FGD1-related Aarskog-Scott syndrome: a case report and literature review
10.3760/cma.j.cn114452-20240219-00083
- VernacularTitle:FGD1相关的Aarskog-Scott 综合征1例并文献复习
- Author:
Meiqin YU
1
;
Mingran WU
;
Jinlian SONG
Author Information
1. 青岛大学附属妇女儿童医院检验科,青岛 266034
- Keywords:
Genetic variation;
Aarskog-Scott syndrome;
FGD1 gene;
Short stature
- From:
Chinese Journal of Laboratory Medicine
2024;47(9):1098-1101
- CountryChina
- Language:Chinese
-
Abstract:
A male child aged two years and six months was admitted to the Affiliated Women and Children′s Hospital of Qingdao University in June 2023 due to wide eye distance, stubby fingers, koilosternia, cryptorchidism, and short tongue frenum.
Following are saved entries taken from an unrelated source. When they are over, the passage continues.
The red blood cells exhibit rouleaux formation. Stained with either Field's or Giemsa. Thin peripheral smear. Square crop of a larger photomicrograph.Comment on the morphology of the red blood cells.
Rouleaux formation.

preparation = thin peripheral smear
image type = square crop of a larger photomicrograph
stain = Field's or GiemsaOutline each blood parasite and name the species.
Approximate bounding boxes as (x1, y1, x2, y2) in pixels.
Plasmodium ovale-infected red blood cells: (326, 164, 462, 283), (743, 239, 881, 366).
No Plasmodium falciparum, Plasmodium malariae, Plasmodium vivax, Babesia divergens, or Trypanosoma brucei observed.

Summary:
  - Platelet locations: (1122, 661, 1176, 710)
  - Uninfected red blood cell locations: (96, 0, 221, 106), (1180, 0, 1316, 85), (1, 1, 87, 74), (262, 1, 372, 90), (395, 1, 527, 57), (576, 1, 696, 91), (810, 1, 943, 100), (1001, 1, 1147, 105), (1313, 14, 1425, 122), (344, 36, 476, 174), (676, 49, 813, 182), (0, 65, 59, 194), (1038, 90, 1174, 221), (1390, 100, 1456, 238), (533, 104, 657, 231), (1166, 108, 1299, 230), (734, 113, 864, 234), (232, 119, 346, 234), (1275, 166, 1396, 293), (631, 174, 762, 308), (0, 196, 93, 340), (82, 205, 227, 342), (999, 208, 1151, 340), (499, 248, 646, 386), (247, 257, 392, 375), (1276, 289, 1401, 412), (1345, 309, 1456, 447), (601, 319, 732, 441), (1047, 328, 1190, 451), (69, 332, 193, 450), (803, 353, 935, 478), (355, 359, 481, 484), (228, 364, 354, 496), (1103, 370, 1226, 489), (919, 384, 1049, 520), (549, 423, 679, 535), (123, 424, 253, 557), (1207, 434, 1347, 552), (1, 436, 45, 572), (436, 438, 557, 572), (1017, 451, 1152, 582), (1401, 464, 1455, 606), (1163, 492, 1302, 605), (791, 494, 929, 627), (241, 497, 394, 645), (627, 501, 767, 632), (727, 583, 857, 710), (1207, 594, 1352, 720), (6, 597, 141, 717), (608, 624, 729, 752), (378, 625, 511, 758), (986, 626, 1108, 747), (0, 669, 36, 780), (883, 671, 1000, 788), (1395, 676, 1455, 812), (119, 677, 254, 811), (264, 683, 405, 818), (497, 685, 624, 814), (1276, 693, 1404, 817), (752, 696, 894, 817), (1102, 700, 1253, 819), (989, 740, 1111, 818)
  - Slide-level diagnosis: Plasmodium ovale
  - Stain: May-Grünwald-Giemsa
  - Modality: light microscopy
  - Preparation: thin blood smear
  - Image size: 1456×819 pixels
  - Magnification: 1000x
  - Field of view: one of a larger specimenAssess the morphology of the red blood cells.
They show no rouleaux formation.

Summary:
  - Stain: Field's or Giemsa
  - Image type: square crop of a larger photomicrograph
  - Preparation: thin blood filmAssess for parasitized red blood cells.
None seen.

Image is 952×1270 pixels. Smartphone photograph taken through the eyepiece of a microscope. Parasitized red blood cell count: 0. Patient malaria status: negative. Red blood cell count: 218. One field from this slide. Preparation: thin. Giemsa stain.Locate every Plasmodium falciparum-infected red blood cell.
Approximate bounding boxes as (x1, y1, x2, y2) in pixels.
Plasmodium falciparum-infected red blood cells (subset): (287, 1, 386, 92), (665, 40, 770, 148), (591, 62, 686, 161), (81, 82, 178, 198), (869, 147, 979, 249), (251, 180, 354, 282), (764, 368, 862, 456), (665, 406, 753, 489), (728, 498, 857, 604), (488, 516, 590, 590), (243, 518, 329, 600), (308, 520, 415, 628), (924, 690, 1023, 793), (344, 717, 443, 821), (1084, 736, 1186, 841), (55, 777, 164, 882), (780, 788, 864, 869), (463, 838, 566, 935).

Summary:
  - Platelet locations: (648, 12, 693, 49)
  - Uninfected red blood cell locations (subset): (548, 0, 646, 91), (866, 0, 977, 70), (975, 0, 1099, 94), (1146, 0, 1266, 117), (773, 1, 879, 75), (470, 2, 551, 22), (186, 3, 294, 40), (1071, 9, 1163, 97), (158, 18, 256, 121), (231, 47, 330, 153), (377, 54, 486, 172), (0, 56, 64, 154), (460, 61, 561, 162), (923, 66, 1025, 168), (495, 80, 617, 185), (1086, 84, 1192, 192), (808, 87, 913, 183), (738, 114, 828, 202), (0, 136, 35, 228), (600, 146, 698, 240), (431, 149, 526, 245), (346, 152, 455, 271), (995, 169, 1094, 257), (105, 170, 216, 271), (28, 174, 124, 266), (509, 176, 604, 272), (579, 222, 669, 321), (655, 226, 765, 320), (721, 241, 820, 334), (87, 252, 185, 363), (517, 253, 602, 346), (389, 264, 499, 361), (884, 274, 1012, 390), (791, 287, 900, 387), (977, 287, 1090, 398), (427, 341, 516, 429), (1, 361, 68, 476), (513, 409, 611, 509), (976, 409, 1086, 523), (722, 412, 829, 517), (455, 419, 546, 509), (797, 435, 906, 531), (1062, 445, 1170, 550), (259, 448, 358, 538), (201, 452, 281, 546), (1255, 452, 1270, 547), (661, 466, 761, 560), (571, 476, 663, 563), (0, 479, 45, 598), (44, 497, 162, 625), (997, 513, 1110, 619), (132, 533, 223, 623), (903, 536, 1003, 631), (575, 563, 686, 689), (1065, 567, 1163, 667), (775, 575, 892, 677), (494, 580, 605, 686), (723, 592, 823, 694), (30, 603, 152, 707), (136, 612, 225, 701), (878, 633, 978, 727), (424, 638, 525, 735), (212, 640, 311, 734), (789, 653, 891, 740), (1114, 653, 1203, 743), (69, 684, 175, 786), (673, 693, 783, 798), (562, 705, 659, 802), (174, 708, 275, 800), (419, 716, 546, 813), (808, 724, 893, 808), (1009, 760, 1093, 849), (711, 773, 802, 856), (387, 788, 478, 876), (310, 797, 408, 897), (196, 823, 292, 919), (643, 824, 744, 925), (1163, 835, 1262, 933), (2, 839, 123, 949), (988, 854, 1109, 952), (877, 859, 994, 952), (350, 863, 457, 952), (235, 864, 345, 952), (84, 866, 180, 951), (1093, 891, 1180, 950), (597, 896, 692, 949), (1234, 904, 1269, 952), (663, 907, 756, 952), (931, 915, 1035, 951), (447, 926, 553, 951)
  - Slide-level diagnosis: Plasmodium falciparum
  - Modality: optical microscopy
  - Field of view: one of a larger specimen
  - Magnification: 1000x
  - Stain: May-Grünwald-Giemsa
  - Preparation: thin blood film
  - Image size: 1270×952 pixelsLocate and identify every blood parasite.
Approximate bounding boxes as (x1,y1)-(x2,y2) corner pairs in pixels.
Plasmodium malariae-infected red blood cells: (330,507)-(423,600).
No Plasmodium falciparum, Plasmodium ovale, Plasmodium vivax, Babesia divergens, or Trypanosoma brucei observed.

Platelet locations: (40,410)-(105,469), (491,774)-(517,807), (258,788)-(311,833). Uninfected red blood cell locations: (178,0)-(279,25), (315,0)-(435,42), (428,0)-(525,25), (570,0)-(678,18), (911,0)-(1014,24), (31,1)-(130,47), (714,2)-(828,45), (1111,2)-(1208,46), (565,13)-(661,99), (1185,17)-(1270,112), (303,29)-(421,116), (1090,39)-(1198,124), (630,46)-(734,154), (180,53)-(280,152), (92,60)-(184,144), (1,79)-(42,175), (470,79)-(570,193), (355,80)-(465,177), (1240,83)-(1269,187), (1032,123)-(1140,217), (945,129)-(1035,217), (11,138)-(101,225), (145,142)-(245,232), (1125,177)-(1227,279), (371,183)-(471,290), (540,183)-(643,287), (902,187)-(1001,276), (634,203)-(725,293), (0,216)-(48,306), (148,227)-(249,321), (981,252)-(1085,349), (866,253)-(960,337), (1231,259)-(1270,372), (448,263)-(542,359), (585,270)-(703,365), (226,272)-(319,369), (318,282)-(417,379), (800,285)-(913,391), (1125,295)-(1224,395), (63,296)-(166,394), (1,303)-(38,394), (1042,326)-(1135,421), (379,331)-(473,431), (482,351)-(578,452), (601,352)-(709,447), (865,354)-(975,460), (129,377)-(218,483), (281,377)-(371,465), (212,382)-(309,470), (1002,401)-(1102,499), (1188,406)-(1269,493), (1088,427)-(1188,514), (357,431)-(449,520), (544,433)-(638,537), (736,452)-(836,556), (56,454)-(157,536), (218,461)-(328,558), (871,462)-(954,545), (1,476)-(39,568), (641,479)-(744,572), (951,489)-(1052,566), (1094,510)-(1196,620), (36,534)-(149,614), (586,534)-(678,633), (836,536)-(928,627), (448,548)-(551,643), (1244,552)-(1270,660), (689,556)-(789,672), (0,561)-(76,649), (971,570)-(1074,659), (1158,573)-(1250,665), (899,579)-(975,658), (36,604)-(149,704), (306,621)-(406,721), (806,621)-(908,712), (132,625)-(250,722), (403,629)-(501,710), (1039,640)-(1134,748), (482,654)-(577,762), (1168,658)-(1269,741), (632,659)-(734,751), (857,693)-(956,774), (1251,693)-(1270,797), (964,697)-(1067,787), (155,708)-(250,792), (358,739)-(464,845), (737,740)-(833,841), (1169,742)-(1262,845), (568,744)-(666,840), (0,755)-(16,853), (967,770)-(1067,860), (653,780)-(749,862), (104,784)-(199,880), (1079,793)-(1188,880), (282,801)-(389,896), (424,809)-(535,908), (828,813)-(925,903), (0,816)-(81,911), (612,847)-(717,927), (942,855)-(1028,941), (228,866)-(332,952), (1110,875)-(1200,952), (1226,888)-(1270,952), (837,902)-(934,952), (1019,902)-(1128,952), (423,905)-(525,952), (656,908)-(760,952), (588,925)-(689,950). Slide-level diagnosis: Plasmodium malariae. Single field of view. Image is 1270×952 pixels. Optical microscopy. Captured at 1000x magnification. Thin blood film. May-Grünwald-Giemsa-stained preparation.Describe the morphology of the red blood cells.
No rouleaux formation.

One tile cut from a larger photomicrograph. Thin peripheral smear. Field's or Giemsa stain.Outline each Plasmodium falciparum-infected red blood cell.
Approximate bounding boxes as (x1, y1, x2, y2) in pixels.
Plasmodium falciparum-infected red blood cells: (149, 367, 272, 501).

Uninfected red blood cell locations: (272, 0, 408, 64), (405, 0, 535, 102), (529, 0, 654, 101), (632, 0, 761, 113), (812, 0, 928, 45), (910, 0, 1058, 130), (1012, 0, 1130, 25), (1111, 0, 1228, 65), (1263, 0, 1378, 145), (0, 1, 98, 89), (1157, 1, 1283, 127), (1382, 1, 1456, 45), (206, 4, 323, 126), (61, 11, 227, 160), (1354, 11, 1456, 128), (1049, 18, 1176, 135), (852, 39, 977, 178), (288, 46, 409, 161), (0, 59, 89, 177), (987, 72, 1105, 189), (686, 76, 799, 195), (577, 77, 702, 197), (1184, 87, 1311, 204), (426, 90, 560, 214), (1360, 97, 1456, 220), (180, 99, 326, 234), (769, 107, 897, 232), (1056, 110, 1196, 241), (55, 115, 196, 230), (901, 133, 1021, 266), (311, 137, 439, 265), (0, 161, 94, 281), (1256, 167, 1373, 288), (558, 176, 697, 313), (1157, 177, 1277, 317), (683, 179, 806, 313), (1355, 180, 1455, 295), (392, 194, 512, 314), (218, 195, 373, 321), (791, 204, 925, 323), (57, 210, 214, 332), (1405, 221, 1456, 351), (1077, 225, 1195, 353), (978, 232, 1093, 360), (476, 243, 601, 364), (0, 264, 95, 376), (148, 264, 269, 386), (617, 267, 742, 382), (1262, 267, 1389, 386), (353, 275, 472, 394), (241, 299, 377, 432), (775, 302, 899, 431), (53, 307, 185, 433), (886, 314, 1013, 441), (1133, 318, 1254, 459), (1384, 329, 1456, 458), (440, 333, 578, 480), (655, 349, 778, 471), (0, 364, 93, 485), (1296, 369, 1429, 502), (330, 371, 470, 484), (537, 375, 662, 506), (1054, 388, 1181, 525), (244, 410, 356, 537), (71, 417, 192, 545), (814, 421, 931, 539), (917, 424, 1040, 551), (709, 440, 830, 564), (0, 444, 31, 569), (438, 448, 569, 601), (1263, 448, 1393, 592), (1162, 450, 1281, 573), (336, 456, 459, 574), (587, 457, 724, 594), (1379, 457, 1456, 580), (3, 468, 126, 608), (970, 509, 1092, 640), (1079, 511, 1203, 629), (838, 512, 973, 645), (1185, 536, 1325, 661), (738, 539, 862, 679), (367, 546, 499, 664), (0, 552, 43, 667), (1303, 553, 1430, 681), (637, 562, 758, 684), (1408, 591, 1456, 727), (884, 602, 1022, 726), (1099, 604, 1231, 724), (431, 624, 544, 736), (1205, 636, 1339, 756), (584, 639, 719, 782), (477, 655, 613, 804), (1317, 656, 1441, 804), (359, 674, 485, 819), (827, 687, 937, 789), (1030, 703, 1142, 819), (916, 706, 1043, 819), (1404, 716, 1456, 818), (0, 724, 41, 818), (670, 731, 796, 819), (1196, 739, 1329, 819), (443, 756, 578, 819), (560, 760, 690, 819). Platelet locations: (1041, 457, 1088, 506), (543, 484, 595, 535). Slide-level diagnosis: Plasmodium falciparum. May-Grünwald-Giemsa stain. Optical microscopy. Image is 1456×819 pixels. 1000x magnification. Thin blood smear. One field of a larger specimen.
After clinical data collection, whole exome sequencing (WES) was conducted and bio-informatics analysis was performed to search for possible mutation sites on the patient. Family lineage verifications were conducted through Sanger sequencing. WES results showed that the patient carried c.2432dupT frameshift hemizygote variation of the FGD1 gene on the X chromosome (Xq11.22). Sanger sequencing confirmed that the mother was a carrier of the c.2432dupT heterozygous variant but not the father. According to the sequence interpretation guidelines of the American College of Medical Genetics and Genomics (ACMG), this variant is pathogenic (ACMG: PVS+2PP). The patient was diagnosed with Aarskog-Scott syndrome(ASS), which is a rare X-linked disorder characterized by facial, skeletal and genital anomalies. This case study has enriched the variant spectrum of the FGD1 gene and provided guidance for clinical screening and diagnosis of ASS.